WHAT TO DO >>
a – In the androgen receptor and ribozyme text, list every citation given for hammerhead ribozymes inactivating HIV-1 gene expression.
b – Reproduce the part of the androgen receptor and ribozyme text from "The prostate gland is" up to and including "of prostatic growth.".

DOCUMENT SECTION >>
-*-*-

The prostate gland is an androgen-dependent organ and continues to grow with age. This leads to enlarged prostate in older men with consequent pathological manifestations. Androgen receptor is the principal mediator of prostatic growth.
A hammerhead ribozyme is a small RNA capable of cleaving a target RNA in a catalytic manner in the presence of a divalent cation (Pyle, 1993). Naturally occurring hammerhead ribozymes were discovered in certain plant viroids and viruses (Forster and Symons, 1987). The hammerhead ribozyme acts in “cis” during viral replication by the rolling circle mechanism. However a hammerhead ribozyme was engineered to cleave in “trans” against other RNAs (Uhlenbeck, 1987). A hammerhead ribozyme consists of antisense segments (stems I and III) and a catalytic domain (stem II). It can be designed to target specific mRNAs by selecting sequences flanking the catalytic element. The only requirement for the target substrate is the sequence HUX (H can be any nucleotide, X is A, C or U), where cleavage occurs after X (Haseloff and Gerlach, 1988). Hammerhead cleavage produces RNA products with 5′ hydroxyl and 2′, 3′ cyclic phosphate termini (Buzayan, el al., 1986; Prody, et al., 1986). A hammerhead ribozyme has potential therapeutic applications, e.g., it inactivates specific RNAs in vivo, such as HIV-1 gene expression (Sarver, et al., 1990; Ojwang, et al., 1992; Yu, et al., 1993), RNAs responsible for other viral infections (Chen, et al., 1992; Sullenger and Cech, 1993; Tang, et al., 1994) and the RNA transcripts of other genes (Scanlon, et al., 1991; Kashani-Sahetet, et al., 1992; Lange, et al., 1993; Ha and Kim, 1994; Kobayashi, et al., 1994; Sioud, et al., 1994; Jarvis, el al., 1996; Ohta, et al., 1996; Sioud, 1996).
Androgen receptor (AR) is a ligand-activated transcription factor belonging to the steroid/thyroid hormone receptor superfamily (Evans, 1988; Beato, 1989). AR plays an important role in the coordination of the male-specific sexual phenotype and in the development of the male-reproductive organs such as the prostate gland (Quiley, et al., 1995). AR is expressed in various cells and tissues (Chang, et al., 1995; Roy and Chatterjee, 1995). It has also been considered as an etiologic factor for human benign prostatic hyperplasia (Brolin, et al., 1992; Wilding, 1992; Lepor, et al., 1993). Furthermore, AR gene mutations are involved in primary and secondary prostate cancer (Newmark, et al., 1992; Culig, et al., 1993; Suzuki, et al., 1993; Taplin, et al., 1995). A high expression of AR in recurrent prostate cancer cells and metastatic prostate cancer cells has also been observed (Taplin, et al., Viskarpi, et al., 1995; Umeki, et al., 1996). However, how the AR regulates differentiation and development of the male reproductive organs and its role in prostatic diseases are not known.

-*-*-

GIVEN DATA >>
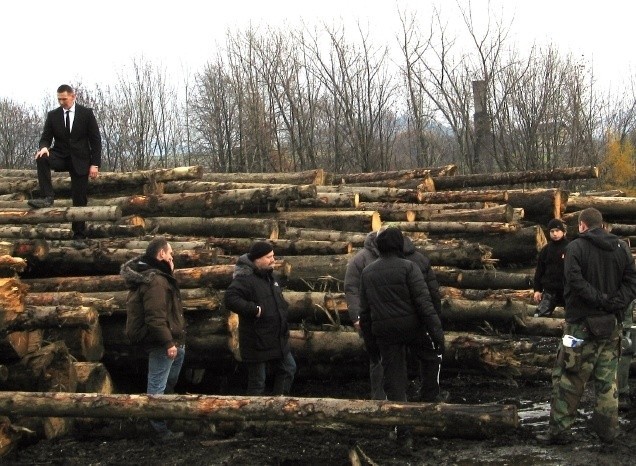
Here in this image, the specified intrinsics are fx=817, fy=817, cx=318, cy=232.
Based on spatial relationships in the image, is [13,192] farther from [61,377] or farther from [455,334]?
[455,334]

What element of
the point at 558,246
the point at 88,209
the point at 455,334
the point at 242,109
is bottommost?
the point at 455,334

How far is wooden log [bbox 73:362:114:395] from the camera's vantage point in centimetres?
817

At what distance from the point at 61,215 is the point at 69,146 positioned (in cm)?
122

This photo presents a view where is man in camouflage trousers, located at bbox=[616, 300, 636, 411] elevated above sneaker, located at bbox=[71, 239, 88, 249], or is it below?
below

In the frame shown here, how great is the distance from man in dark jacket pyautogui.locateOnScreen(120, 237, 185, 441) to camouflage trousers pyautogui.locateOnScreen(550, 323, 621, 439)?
3.45m

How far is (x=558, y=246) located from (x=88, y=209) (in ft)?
20.6

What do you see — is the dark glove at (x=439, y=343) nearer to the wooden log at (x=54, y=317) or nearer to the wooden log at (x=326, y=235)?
the wooden log at (x=54, y=317)

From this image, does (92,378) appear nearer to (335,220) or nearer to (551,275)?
(335,220)

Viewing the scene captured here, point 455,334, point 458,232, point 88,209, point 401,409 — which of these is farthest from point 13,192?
point 401,409

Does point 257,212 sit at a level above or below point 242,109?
below

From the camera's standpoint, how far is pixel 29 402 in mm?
6879

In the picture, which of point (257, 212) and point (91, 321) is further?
point (257, 212)

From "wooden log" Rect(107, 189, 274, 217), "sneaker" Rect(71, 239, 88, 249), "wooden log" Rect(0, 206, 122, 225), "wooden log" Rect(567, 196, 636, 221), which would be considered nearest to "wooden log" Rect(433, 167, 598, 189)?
"wooden log" Rect(567, 196, 636, 221)

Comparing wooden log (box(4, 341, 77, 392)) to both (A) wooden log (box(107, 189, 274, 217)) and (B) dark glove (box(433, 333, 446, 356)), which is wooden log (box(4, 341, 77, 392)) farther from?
(A) wooden log (box(107, 189, 274, 217))
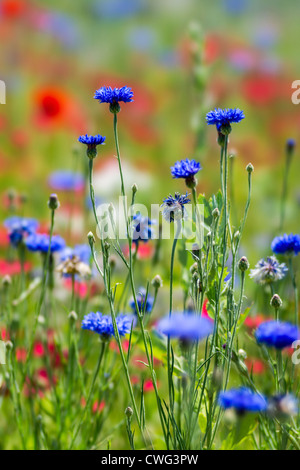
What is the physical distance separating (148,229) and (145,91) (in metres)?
2.04

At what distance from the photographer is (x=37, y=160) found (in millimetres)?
2318

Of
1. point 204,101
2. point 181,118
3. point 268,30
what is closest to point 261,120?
point 181,118

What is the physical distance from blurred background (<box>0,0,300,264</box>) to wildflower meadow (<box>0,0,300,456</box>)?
0.03 ft

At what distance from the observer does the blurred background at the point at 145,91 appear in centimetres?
210

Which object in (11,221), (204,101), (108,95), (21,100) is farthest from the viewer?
(21,100)

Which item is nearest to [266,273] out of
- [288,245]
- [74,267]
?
[288,245]

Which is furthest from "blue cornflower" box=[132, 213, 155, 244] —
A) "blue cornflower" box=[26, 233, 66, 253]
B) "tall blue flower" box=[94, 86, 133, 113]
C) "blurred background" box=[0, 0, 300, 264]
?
"blurred background" box=[0, 0, 300, 264]

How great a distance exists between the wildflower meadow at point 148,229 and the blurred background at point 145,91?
1 centimetres

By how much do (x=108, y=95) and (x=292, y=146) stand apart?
47 centimetres

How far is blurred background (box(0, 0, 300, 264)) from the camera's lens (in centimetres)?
210

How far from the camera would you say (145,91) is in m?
2.73

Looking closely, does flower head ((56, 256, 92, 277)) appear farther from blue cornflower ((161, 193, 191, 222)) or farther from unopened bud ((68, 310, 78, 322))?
blue cornflower ((161, 193, 191, 222))

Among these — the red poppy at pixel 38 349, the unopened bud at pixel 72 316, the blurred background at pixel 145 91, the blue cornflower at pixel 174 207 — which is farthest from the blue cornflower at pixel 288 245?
the blurred background at pixel 145 91
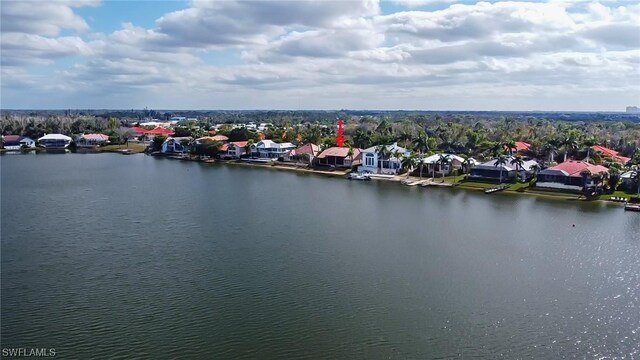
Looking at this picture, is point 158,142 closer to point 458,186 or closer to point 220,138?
point 220,138

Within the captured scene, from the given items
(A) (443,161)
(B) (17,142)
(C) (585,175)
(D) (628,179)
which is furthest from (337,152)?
(B) (17,142)

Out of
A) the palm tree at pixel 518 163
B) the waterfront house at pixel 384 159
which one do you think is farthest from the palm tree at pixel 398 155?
the palm tree at pixel 518 163

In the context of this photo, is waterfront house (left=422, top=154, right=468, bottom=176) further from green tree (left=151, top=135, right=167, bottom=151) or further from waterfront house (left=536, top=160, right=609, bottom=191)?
green tree (left=151, top=135, right=167, bottom=151)

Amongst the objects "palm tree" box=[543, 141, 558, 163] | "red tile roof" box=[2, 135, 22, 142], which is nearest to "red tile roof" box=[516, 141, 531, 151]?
"palm tree" box=[543, 141, 558, 163]

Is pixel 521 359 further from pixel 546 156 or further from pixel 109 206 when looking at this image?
pixel 546 156

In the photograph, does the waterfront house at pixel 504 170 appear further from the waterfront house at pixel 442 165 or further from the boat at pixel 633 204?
the boat at pixel 633 204

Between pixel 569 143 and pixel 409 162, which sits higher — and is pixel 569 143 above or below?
above
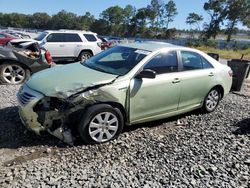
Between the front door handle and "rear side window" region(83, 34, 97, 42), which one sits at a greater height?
the front door handle

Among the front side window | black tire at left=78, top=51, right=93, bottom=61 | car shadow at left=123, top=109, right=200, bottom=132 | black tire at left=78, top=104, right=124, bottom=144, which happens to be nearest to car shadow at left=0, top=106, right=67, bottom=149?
black tire at left=78, top=104, right=124, bottom=144

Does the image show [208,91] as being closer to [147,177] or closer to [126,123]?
[126,123]

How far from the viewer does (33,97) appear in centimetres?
424

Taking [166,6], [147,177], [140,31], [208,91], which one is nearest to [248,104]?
[208,91]

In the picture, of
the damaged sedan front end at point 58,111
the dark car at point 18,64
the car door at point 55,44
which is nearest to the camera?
the damaged sedan front end at point 58,111

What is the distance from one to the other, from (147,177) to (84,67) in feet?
7.92

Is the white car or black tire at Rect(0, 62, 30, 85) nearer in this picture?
black tire at Rect(0, 62, 30, 85)

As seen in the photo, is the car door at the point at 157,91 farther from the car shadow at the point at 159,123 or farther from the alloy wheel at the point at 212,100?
the alloy wheel at the point at 212,100

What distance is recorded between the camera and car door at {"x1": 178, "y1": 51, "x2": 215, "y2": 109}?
18.1 ft

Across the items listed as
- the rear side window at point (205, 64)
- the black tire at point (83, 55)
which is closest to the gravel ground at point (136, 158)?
the rear side window at point (205, 64)

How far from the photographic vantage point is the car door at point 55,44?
13258 mm

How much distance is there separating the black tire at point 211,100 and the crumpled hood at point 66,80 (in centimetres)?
253

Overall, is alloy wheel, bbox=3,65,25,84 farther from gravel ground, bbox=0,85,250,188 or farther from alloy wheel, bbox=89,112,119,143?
alloy wheel, bbox=89,112,119,143

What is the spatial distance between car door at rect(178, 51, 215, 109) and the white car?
8.70m
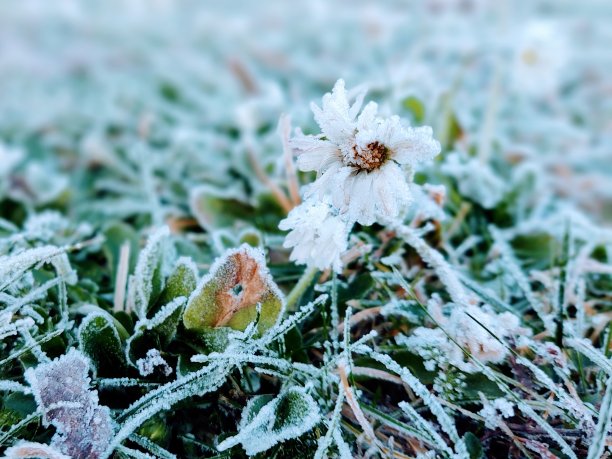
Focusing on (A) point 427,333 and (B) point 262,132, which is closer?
(A) point 427,333

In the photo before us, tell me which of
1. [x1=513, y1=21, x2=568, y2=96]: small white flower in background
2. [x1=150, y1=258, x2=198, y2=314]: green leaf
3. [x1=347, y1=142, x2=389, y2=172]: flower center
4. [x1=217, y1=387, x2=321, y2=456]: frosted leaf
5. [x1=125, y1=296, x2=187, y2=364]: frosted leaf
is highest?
[x1=513, y1=21, x2=568, y2=96]: small white flower in background

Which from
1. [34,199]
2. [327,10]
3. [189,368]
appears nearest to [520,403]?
[189,368]

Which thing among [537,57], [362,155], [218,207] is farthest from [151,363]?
[537,57]

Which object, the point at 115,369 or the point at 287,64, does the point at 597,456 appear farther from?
the point at 287,64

-*-*-

RESPONSES PER TASK >>
a – Sarver, et al., 1990; Ojwang, et al., 1992; Yu, et al., 1993

b –
The prostate gland is an androgen-dependent organ and continues to grow with age. This leads to enlarged prostate in older men with consequent pathological manifestations. Androgen receptor is the principal mediator of prostatic growth.